Nas últimas semanas, a cultura francesa teve outros triunfos além do prêmio Nobel para Modiano. O magnífico Museu Picasso acabou de ser reaberto em Paris, evocando uma época não muito distante em que artistas do mundo inteiro, incluindo Foujita, Hemingway, Neruda e Chagall, queriam morar na França. O imperador francês do alto luxo, Bernard Arnault, inaugurou sua Fundação Louis Vuitton, um centro impressionante de cultura contemporânea projetado por Frank Gehry.
Um aspecto raramente sublinhado da crise francesa é a autoimagem excessivamente sombria da França, segundo propaga a mídia do país. Tenho a impressão de que essa visão complacentemente consternada da França é em grande parte uma construção jornalística que surgiu durante a gestão de Nicolas Sarkozy.

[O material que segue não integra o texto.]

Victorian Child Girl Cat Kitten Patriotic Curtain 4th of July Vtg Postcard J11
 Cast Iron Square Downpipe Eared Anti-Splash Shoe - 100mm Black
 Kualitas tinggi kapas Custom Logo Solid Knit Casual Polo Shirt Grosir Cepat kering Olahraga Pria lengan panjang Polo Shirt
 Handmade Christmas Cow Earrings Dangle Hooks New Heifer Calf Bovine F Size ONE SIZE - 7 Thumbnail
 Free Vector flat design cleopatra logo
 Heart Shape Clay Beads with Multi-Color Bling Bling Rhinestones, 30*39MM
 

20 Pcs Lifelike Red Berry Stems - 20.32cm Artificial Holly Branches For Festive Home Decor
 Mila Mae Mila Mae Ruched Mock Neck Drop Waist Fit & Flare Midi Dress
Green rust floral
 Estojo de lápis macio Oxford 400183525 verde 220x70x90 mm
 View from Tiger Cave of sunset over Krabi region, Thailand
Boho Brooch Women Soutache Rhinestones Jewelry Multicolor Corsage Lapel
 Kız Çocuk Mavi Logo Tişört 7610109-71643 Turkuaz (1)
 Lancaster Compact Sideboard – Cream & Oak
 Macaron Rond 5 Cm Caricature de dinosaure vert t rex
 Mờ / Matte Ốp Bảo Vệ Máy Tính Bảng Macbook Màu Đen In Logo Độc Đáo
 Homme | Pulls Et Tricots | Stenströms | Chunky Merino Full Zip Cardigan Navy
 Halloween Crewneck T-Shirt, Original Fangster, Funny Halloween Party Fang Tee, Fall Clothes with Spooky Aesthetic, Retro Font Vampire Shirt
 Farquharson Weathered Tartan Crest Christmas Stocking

Como a maioria dos jornalistas franceses é de esquerda, eles deixaram de atacar o ex-presidente para adotar um tom pessimista a princípio, pois sabem que notícias apocalípticas aumentam a vendagem dos jornais. Em consequência, o presidente Hollande é caçado com cartuchos feitos para atingir seu antecessor.
Essa compulsão despertou um eco mimético na imprensa internacional. Todavia, o que os jornais daqui e do exterior escrevem sobre a França não condiz com as experiências ou atitudes da maioria das pessoas que vivem no país. Meus compatriotas são muito mais desembaraçados, corajosos e elegantes do que o que é escrito sobre eles. A maioria dos visitantes estrangeiros não sai da França com lembranças de uma estada em uma nação-fantasma.
Portanto, o tema em questão não é meramente a crise francesa, mas a construção dramatizada pela mídia de uma novela horripilante visando vender mais exemplares. A casta jornalística não teme estigmatizar políticos que ela detesta e inveja, assim exercendo poder sobre a opinião pública. "Enfatize o lado negativo", parece ser seu mantra.
No final das contas, tudo isso depende da perspectiva adotada. Se você acha que a vida se resume a ganhos financeiros, certamente a França não é o melhor país para fazer fortuna.
Mas, para quem considera a vida em termos de bom gosto, a França ainda é uma exceção enigmática, talvez até irritante, para o resto do mundo.
Marc Lambron é escritor e membro da Academia Francesa.